大問1が10年間一貫して複数分野混在の小問集であるという骨格の上に、長年「1問だけの添え物」だった地学が、2024年度以降は独立した大問を持つ年が増え、存在感を高めつつある入試。物理・化学が計算中心、生物が選択・記述・実験考察中心という分野ごとの役割分担は10年間安定している。
■ 大問1は10年間、一度の例外もなく複数分野混在の小問集 大問1は毎年2〜4分野が混ざり合う4〜6問の小問集であり、10年間この形式が崩れたことはない。単一分野を深掘りする大問2〜4(5)とは対照的に、幅広い知識の確認を担う導入パートである。
■ 地学は多くの年でわずか1問、しかし2024年度に4問・2026年度に5問と急伸 地学は2018〜2021年度・2025年度に1問しか出題されない年が続いた一方、2024年度は独立した大問(天気・気象)として4問、2026年度も独立した大問(天体・月)として4問に加え小問集にも1問と、合計5問まで増えている。
■ 難度Dは10年間ゼロ、Bが52.7%を占める標準重視の設計 A23.7%・B52.7%・C23.7%・D0%という構成で、Bが過半を占める。C比率は2017〜2021年度平均21.6%から2022〜2026年度平均25.8%へやや上昇しているが、突出した難問はない。
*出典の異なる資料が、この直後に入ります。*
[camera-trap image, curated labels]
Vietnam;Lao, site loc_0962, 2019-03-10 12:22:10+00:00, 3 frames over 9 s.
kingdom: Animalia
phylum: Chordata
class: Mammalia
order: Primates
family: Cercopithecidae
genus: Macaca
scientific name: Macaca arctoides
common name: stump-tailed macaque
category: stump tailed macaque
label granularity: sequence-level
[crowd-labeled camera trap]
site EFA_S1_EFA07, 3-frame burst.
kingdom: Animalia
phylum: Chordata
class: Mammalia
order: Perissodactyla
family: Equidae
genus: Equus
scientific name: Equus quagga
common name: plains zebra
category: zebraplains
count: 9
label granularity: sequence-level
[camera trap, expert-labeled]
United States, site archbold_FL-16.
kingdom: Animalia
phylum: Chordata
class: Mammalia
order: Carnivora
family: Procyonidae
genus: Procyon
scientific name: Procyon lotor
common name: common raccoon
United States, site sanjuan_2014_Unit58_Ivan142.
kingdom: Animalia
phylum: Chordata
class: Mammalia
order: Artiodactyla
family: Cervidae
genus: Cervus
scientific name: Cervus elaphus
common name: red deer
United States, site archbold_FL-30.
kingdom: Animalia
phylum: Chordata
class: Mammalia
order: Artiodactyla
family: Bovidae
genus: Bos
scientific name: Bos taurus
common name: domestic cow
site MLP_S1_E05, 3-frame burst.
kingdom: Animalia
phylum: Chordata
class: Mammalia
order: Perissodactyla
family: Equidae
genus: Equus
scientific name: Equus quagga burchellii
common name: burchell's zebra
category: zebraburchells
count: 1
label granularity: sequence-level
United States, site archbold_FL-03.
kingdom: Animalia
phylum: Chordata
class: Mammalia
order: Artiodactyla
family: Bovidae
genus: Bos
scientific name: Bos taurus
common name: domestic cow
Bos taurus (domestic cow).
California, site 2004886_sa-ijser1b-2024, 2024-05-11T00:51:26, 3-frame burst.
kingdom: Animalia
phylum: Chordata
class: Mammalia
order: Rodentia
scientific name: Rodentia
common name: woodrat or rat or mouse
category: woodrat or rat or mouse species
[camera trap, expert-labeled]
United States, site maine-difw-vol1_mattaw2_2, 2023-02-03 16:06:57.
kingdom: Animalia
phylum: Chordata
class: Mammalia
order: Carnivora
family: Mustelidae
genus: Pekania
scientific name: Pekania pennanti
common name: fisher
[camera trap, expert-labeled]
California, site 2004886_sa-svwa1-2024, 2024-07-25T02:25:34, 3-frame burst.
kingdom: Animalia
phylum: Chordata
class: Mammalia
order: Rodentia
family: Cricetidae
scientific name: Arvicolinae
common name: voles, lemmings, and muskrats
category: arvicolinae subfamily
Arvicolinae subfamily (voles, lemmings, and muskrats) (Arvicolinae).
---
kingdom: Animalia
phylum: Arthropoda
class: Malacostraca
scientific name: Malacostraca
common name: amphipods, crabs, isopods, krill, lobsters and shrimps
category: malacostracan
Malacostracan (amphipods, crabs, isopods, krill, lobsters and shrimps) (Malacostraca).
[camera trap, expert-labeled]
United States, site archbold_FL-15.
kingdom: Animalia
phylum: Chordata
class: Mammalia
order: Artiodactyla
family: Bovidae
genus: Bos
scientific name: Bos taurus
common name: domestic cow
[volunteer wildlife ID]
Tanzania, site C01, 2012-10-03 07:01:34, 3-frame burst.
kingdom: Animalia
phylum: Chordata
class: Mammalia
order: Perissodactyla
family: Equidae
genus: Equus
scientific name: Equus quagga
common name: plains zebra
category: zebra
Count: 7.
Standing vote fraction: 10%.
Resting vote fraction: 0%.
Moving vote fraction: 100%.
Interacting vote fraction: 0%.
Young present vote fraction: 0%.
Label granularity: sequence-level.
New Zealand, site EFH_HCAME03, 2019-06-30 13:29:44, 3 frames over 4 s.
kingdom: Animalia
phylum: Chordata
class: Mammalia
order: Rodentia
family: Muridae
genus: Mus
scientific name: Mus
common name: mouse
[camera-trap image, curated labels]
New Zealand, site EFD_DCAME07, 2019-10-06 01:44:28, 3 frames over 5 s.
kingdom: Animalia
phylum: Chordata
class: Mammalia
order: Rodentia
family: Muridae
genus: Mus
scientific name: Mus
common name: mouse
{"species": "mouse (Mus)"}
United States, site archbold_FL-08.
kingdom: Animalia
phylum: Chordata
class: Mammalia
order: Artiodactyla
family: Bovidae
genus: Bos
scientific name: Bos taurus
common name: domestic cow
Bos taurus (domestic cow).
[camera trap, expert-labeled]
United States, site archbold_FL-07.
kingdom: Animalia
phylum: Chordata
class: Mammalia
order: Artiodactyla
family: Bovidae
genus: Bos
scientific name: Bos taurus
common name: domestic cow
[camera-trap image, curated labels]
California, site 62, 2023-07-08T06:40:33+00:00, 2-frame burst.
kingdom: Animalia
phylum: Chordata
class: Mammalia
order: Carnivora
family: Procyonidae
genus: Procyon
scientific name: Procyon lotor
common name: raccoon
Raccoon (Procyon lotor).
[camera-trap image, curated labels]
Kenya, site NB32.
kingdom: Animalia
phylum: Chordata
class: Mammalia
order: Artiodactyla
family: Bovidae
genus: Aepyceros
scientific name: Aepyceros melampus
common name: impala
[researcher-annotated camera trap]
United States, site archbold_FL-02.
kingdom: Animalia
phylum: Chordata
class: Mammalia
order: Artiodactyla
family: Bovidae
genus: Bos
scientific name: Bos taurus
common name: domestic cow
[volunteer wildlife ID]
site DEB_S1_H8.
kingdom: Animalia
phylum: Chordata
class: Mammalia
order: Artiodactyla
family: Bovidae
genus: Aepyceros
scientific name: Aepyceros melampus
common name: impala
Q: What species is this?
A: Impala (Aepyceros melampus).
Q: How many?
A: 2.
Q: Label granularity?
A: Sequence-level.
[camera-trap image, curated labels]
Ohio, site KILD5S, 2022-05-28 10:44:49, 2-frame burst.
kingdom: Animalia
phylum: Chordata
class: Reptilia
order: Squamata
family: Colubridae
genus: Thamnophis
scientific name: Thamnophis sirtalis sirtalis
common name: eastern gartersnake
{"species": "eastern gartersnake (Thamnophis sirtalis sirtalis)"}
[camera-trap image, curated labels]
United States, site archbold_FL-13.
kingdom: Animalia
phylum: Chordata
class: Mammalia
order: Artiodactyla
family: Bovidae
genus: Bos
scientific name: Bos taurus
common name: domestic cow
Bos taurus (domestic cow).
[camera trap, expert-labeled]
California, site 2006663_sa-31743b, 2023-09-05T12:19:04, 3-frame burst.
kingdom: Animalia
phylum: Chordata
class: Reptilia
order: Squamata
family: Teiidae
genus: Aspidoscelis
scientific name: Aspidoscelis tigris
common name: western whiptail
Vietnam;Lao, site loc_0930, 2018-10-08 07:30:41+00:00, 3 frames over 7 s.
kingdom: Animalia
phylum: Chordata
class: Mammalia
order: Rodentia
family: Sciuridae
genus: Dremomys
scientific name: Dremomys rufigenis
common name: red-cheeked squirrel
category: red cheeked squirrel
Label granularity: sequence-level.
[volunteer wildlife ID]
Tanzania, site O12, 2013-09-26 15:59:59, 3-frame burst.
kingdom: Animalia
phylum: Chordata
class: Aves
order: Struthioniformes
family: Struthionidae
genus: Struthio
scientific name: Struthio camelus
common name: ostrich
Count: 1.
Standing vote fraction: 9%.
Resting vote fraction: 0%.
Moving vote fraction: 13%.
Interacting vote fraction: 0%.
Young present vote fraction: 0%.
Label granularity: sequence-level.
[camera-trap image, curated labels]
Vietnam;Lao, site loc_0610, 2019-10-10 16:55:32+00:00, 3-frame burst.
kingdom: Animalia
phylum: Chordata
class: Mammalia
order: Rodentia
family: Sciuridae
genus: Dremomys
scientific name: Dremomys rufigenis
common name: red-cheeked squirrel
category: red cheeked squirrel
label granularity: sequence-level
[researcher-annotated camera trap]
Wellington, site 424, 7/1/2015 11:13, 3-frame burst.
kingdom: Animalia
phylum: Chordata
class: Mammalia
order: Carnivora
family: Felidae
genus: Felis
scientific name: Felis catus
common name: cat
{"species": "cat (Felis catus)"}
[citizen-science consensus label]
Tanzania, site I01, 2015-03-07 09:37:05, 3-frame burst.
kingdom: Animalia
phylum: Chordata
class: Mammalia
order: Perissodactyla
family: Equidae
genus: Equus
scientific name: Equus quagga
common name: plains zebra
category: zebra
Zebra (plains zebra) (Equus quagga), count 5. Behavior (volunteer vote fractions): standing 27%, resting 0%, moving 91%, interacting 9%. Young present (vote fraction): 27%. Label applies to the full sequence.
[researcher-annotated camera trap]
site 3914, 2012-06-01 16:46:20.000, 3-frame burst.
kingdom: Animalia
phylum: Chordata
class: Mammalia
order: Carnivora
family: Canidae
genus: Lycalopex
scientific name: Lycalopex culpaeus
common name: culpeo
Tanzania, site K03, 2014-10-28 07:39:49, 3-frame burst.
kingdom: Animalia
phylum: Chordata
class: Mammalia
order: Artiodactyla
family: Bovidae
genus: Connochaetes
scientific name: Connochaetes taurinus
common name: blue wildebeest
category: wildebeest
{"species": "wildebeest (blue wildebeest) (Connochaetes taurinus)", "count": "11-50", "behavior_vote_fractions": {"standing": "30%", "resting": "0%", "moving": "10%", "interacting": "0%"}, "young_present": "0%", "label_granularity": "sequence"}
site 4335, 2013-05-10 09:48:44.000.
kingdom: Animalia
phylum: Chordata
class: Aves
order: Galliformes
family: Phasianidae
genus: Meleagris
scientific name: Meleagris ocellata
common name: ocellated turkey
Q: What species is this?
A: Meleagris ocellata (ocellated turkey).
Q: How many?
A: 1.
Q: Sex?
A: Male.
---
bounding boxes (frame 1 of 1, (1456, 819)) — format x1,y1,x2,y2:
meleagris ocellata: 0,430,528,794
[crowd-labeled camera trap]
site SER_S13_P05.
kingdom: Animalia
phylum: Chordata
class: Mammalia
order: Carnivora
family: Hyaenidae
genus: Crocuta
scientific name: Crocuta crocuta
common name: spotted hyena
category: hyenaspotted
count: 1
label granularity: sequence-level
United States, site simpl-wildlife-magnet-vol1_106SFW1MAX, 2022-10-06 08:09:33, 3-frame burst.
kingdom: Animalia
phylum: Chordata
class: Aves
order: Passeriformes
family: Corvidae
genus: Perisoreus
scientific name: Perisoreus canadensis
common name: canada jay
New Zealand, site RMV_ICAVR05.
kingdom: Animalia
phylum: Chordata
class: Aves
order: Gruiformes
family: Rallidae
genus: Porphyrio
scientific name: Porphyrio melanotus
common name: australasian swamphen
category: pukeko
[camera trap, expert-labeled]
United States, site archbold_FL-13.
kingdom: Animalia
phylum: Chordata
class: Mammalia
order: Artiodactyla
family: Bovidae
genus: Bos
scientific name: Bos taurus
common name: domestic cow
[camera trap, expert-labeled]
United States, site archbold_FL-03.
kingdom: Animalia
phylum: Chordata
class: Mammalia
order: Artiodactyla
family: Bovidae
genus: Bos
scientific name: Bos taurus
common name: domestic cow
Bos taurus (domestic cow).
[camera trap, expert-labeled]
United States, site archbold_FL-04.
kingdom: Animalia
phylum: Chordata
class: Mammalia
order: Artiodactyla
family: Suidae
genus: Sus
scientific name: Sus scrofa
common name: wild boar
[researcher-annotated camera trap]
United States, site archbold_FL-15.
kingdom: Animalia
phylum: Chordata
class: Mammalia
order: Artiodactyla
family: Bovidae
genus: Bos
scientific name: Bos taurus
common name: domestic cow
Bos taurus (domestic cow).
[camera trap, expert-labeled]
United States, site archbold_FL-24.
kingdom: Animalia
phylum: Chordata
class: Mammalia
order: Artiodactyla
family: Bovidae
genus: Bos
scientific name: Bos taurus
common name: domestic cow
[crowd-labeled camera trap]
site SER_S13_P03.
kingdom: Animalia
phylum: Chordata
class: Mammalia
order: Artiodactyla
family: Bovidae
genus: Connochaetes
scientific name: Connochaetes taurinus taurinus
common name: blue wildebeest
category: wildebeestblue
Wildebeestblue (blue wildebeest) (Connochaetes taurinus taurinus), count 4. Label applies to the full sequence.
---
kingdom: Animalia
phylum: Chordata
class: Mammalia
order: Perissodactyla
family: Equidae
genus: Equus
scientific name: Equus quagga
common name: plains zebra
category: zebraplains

■ 物理・化学は計算中心、生物は選択・記述・実験考察中心という役割分担 物理は計算49.1%・化学は計算47.5%と理系2分野は計算に大きく依存する一方、生物は選択46.2%・記述15.4%・実験考察15.4%で計算はわずか1.9%。地学は記述26.3%が4分野中もっとも高い。
■ 総小問数は2023・2024年度に落ち込んだ後、2026年度に10年間最多水準へ回復 総小問数は2023・2024年度に16問まで減少したが、2026年度は21問(2019年度と並び最多)まで回復している。大問数も2026年度は5題に増え、地学の独立大問化とあわせて出題規模が拡大している。
3 この学校が理科で測ろうとしている力
データを単元の羅列としてではなく「なぜこの構成なのか」という出題側の意図として読むと、淑徳与野中が測ろうとしている力は次の4つに整理できる。
▍① 大問1で理科全般への広い理解を確認する
大問1が10年間一貫して複数分野混在の小問集であることは、単元を横断した基礎知識と、その場で切り替えながら答える対応力を確認する狙いがあると考えられる。1問ごとにテーマが変わるため、どこか1分野に穴があると大問1全体で失点が積み重なりやすい構成である。
▍② 大問2〜4(5)で単一分野を掘り下げ、応用力を試す
大問1に続く大問は物理・化学・生物・地学のいずれか1分野に絞られ、計算や実験考察を通じてその分野の理解の深さを試す構成になっている。物理・化学は計算力、生物は知識の運用と記述力というように、大問1の「広さ」に対して大問2〜4(5)は「深さ」を測る、明確な役割分担がある。
▍③ 地学の比重を長年抑えてきたが、直近で見直しが進んでいる
地学は2018〜2021年度・2025年度に1問しか出題されない年が続き、10年間を通じて4分野の中でもっとも扱いが小さかった。しかし2024年度に独立した大問(天気・気象)が初めて設けられ、2026年度には大問5として天体・月がさらに追加された。長年「添え物」だった地学を、他の3分野と同格に近づけようとする意図がうかがえる。
▍④ 難問を避け、標準的な処理力の広さと正確さで選抜する
10年間でDは一度も出現せず、Bが52.7%を占める。奇問による選抜ではなく、大問1の幅広い知識確認と、大問2〜4(5)の標準的な計算・記述をどれだけ正確にこなせるかで差をつける、堅実な難度設計である。